Ainsi naquirent les déserts, et ainsi disparurent les faiseurs de déserts, dont le vrai nom était youlou.

C’est dans ces contrées-là quand il y avait encore des faiseurs de déserts que commence “La geste d’Areu, voleur de vies”, mais il est trop tard ce soir pour que je vous conte cette première fois. Restaurons-nous ! »

Lia osa poser la question que tous avaient sur la langue :

« Errant combien de temps resteras-tu ? Auras-tu le temps de nous conter la geste en son entier ?
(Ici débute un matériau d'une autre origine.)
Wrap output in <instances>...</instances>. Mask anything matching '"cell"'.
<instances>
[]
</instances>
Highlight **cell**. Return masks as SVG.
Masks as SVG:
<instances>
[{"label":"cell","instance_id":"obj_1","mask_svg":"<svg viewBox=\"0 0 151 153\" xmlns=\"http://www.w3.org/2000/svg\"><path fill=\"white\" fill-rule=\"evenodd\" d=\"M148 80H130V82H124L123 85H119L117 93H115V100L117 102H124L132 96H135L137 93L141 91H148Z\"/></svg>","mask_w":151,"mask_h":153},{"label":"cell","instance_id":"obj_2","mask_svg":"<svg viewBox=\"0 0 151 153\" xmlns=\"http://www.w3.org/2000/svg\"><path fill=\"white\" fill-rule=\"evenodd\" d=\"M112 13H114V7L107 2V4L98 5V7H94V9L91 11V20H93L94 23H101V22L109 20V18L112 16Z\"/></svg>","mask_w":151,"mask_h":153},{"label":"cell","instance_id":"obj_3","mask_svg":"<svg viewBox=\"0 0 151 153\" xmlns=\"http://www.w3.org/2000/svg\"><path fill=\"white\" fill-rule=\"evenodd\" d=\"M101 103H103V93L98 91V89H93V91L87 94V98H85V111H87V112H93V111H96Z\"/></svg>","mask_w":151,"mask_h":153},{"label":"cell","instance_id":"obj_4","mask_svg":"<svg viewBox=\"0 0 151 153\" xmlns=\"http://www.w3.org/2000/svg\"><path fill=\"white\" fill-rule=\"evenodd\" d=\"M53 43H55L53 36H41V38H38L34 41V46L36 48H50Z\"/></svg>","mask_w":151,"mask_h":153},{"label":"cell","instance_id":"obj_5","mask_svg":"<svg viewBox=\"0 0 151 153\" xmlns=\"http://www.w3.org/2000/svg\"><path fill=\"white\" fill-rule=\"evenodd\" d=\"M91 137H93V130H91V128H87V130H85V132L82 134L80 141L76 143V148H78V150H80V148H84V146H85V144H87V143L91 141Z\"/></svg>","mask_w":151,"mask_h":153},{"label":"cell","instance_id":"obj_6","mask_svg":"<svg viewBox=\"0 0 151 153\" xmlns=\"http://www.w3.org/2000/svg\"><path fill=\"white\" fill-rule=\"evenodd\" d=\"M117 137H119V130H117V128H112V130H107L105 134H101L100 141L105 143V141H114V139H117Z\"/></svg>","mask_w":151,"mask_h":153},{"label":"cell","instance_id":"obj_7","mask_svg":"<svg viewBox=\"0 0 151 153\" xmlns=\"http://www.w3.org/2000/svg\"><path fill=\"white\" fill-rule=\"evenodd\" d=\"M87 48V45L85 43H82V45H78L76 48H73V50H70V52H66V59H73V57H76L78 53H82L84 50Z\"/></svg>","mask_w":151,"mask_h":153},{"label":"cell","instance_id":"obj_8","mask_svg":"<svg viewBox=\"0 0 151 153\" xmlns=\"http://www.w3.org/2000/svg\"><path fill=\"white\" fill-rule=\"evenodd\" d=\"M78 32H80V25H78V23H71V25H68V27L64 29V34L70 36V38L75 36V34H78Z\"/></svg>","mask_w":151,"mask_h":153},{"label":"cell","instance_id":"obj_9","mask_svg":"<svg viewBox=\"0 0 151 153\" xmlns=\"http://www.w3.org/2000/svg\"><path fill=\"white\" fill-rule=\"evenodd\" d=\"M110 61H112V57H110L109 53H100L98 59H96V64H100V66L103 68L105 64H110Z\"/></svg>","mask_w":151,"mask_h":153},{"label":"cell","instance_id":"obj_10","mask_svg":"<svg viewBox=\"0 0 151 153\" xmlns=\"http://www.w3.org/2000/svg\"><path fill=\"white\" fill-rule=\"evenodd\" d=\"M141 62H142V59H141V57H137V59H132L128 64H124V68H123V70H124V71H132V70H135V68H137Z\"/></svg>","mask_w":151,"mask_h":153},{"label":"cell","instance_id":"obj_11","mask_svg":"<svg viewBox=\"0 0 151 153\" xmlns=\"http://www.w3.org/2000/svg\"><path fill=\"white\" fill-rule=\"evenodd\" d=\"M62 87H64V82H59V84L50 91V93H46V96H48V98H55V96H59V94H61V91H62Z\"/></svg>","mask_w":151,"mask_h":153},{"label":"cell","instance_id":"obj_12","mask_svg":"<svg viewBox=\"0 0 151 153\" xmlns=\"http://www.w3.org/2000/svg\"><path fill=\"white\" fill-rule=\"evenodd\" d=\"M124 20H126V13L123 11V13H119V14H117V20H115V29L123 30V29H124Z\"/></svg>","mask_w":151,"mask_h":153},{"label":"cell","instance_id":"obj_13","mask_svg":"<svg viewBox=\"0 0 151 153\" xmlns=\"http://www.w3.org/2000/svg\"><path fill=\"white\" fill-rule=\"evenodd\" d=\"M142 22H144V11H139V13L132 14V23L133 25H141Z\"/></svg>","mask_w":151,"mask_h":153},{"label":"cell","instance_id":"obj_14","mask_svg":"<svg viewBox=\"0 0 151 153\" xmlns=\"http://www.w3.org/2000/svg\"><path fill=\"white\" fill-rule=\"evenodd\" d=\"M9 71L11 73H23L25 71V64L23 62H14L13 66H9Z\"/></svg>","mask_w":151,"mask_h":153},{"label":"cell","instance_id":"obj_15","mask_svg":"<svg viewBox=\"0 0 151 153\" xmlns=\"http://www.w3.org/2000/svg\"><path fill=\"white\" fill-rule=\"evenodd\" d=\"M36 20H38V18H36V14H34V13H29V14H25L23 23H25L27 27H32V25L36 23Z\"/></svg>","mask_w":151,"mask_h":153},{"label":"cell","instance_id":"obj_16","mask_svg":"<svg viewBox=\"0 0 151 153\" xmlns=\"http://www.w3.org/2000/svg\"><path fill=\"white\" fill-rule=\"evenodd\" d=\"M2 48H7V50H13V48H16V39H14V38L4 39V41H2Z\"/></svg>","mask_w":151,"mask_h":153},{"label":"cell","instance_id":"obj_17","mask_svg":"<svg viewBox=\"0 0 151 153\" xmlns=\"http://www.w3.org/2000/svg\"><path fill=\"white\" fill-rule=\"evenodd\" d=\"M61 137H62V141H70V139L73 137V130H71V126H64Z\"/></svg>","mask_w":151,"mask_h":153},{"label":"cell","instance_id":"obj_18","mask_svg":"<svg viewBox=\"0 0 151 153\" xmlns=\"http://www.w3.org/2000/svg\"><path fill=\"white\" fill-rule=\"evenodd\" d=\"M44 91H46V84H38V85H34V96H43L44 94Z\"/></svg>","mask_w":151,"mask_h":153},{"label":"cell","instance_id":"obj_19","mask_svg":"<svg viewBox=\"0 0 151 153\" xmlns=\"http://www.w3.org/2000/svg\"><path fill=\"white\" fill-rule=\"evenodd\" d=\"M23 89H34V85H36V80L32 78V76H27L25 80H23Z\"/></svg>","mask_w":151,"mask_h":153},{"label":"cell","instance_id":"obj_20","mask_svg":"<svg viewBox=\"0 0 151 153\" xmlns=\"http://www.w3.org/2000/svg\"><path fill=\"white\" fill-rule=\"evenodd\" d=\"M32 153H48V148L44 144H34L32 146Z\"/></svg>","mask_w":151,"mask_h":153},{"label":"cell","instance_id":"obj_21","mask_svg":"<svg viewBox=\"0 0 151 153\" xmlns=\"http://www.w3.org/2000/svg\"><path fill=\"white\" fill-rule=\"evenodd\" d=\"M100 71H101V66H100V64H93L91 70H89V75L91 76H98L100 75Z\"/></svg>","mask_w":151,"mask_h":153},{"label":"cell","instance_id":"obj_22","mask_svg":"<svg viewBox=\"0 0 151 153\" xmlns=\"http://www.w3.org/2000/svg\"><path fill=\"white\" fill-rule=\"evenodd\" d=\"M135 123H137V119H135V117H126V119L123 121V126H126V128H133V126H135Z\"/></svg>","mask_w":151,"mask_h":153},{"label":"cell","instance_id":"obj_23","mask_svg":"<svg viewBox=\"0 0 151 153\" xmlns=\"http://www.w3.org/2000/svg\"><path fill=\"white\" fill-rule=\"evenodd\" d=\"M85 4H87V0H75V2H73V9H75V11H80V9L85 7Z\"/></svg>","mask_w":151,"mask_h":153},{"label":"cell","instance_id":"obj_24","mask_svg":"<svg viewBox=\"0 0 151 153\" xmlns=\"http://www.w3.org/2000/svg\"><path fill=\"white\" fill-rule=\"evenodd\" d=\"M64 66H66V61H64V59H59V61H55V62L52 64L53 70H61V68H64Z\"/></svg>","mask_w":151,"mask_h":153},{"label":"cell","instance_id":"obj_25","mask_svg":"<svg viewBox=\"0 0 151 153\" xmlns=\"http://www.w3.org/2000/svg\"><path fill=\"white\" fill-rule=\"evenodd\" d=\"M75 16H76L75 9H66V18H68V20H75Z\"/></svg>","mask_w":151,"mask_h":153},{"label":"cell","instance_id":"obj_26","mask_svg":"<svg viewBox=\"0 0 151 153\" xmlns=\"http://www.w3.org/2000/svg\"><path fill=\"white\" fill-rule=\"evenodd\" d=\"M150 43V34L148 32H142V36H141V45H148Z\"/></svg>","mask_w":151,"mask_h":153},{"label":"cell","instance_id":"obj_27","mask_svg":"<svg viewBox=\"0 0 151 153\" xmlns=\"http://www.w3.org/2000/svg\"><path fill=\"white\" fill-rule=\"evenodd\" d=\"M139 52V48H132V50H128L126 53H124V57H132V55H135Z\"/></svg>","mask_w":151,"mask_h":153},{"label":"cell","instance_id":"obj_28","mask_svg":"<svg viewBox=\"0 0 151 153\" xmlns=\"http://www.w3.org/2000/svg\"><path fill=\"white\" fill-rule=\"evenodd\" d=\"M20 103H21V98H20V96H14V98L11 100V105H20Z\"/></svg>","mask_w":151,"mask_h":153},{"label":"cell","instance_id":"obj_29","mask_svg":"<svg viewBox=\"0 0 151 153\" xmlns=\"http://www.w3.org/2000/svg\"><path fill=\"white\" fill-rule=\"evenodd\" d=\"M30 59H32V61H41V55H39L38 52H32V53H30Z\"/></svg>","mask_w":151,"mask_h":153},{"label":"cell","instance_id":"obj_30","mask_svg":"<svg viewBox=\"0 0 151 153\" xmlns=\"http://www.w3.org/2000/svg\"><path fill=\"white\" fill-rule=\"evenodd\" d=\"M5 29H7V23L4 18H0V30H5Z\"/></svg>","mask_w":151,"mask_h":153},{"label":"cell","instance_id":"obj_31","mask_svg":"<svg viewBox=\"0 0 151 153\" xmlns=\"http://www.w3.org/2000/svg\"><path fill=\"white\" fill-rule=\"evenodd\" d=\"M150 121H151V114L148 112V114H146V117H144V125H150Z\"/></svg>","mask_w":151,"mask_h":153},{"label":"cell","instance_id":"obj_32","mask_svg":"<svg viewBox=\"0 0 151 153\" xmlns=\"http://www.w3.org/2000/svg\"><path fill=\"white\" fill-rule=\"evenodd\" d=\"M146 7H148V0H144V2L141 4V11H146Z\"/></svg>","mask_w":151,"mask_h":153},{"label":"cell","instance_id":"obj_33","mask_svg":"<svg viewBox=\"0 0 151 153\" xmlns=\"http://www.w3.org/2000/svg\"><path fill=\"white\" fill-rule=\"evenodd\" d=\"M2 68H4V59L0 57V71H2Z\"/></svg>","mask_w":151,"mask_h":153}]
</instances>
— Il y a ici plus de dix clans, d’autres vont encore arriver, nous restons habituellement une ou deux soirées dans un clan, nous resterons aussi longtemps que nous serons les bienvenus jusqu’à la fin de la Tripade, sauf si Oushka décide que nous devons partir avant. Quant à la geste, je l’ai dit, personne ne la conte jamais en entier. »

C’est ainsi que ce premier soir, je n’entendis de “La geste d’Areu, voleur de vies”, que : « La première fois, c’était il y a très longtemps et c’était très, très, loin au sud. Cela date du temps où les faiseurs de déserts existaient encore. »

¤¤¤

Notes :

* Lakka ➢ Lakka, Liqueur finnoise (d’une vingtaine de degrés) obtenue par macération dans l’alcool de lakkas, baies également dénommées mûres arctiques en Finlande ; chicouté, margot, mûre blanche, ronce des tourbières, plaquebière (déformation de « plat de bièvre », c'est-à-dire nourriture de castor) au Québec ; platebière ou plate-bière (idem) à Saint-Pierre-et-Miquelon.